Ladies Man (Manwhore #4)(5)



“Wait.”

I stop his hand, bringing our make-out session to an abrupt halt. I’m pretty sure I’m ready to kick Trent out of my bed. It feels so wrong. Why does it feel so wrong?

“What the hell is wrong with you? I thought you were into it?”

“I wasn’t…” Oh god, why wasn’t I? “Look, you’re a really nice guy but I’m not into one night stands, not really.”

When he looks at me incredulously, I groan and rub my temples. Shit. He seems…a little too drunk to make sense of it.

“You’re drunk, aren’t you?” I ask him, and when he only stares at me, I sigh. “You can spend the night but…no spooning or cuddling or even breathing my air, okay?”

He’s asleep within minutes, but I can’t close my eyes. I’m afraid I’ll see the blue eyes that I can’t get out of my mind—the ones that have been popping into my dreams.

Why did I bring him to my apartment? No guy has ever been here. This used to be Rachel’s and my sacred space, only Malcolm Saint dared venture here—and I hadn’t been too happy about it.

At 5 a.m. I find myself wandering the apartment in my pajamas.

I hate the silence.

Rachel and I shared this apartment since the end of college. It’s an industrial penthouse loft. Painted wood bookcases separate the living area from the kitchen. It’s dark now but as soon as the sun comes up, it will be bright and sunny.

I stare at the ceiling then glance at the calendar. Next month, an X marks the day that Wynn is moving in with me. I’m glad she is; I can’t afford to pay the rent on my own, and I don’t want to leave this place. I also don’t like being alone.

I’ve had three homes in twenty-three years, and I’ve always been the one left behind.
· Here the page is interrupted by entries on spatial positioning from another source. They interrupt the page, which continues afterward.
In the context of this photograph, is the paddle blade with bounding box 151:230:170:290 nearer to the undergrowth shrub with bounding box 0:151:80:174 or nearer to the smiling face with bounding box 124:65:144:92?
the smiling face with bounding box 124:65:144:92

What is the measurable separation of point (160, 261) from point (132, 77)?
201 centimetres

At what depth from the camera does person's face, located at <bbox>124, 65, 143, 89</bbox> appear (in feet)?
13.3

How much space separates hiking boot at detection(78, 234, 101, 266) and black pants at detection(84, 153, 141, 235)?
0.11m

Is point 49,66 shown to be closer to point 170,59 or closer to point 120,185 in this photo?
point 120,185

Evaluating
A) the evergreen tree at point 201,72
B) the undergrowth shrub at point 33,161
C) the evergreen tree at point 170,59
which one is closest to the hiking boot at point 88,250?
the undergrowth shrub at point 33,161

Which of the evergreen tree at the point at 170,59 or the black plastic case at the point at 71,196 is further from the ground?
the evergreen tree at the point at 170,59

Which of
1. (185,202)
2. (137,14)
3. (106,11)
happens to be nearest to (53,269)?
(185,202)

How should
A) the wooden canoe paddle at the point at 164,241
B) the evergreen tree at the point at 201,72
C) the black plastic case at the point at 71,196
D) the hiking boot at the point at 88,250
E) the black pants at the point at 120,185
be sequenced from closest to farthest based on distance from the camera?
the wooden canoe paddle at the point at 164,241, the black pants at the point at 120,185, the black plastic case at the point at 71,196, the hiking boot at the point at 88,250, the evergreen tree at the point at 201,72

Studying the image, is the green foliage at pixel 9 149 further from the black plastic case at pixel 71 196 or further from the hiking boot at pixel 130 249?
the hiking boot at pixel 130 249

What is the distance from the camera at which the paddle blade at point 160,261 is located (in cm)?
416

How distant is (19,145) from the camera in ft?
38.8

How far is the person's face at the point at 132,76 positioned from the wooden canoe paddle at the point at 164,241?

The first time, my parents told me they’d sold the house I’d grown up in, explaining, “We want to reconnect and get the spark back in our lives now that you’re leaving for college.” They left for Spain just after the sale closed. I finished packing and handed over the keys when I was done.

My next home was one I shared with my college boyfriend, Paul. He was definitely the first to leave.

I didn’t used to be so anti-men, until Paul betrayed me. The worst part about being betrayed was that I hadn’t seen it coming. I’d been blind, deaf, and stupid for such a long time.

Paul Addison Moore was good to me, but he was also good to two other girls at the same time. They both knew of me, and were content to be in the background. I didn’t know about them for two years. Twenty-four months and nine days, to be exact.

One day, I received a call from an angry girl telling me she was his girlfriend and she’d been waiting for months for him to leave me, because he promised he would.

I hung up on her and told him some crazy girl had called to tell me this.

He grew very agitated—and suddenly began packing.

“Paul?” I asked. “It was a joke. Right?”

He just shook his head.

We were going to be late to class, so I went into the bathroom to brush my teeth and I heard drawers slamming.

“She’s not the only one, there’s someone else too,” he suddenly yelled from the bedroom.

“Excuse me?” I walked to the doorway as I spoke through the toothpaste in my mouth.

The bedroom was empty.

I walked down the hall, my steps growing more hurried by the second, and I found him in the living room with his backpack and suitcase.

I froze.

“I don’t love you, Regina.”

That was the hundredth time he said the L word to me. He had said it while he lived with me, slept with me, called me just to tell me he was thinking of me.

He stood in the doorway as the toothbrush hung from my mouth. I must have looked awful. It felt like he’d shoved the toothbrush down my throat and stabbed my heart with it.

Finally, I took it from my mouth and sent it flying across the room at him.

“You!” I cried.

He picked it up and swiped the toothpaste from his shirt. “Very mature, Gina.”

I couldn’t talk to him, I couldn’t breathe.

I’d prepared meals based on this guy’s vegetarian tastes; I stopped eating meat for him. I had a map of my future and his name was splattered across every country. But on Paul’s map, Gina was a wasteland, the thing you left behind.

I burst out crying and put my head in my hands.

He didn’t say more. He left and closed the door. I heard the wheels of his luggage fade into the distance. And after two years together, after a hundred I love yous, after falling in love for the first time, I never heard from that cheating, lying * again.

I’m loyal to a fault. Even now, in an odd sense, I’ve been loyal to him. I’ve never been able to love again. He took my heart, the warm T-shirts that I used to sleep in, my trust, my hopes. He left me too scarred to ever feel that kind of happiness again. He walked out the door, leaving me to wonder if I was simply that foolish, or simply not enough.





MORNING AFTER


In the morning, I wake up after an hour of sleep, thinking about the night before. I really can’t believe how wild and luxurious the club was and I’m obviously one of the few who wasn’t completely wasted by the time I got home. I think about the drunk guy sleeping in my bed, and how, if I’d have gone through with it, the last man I’d slept with would no longer be Paul.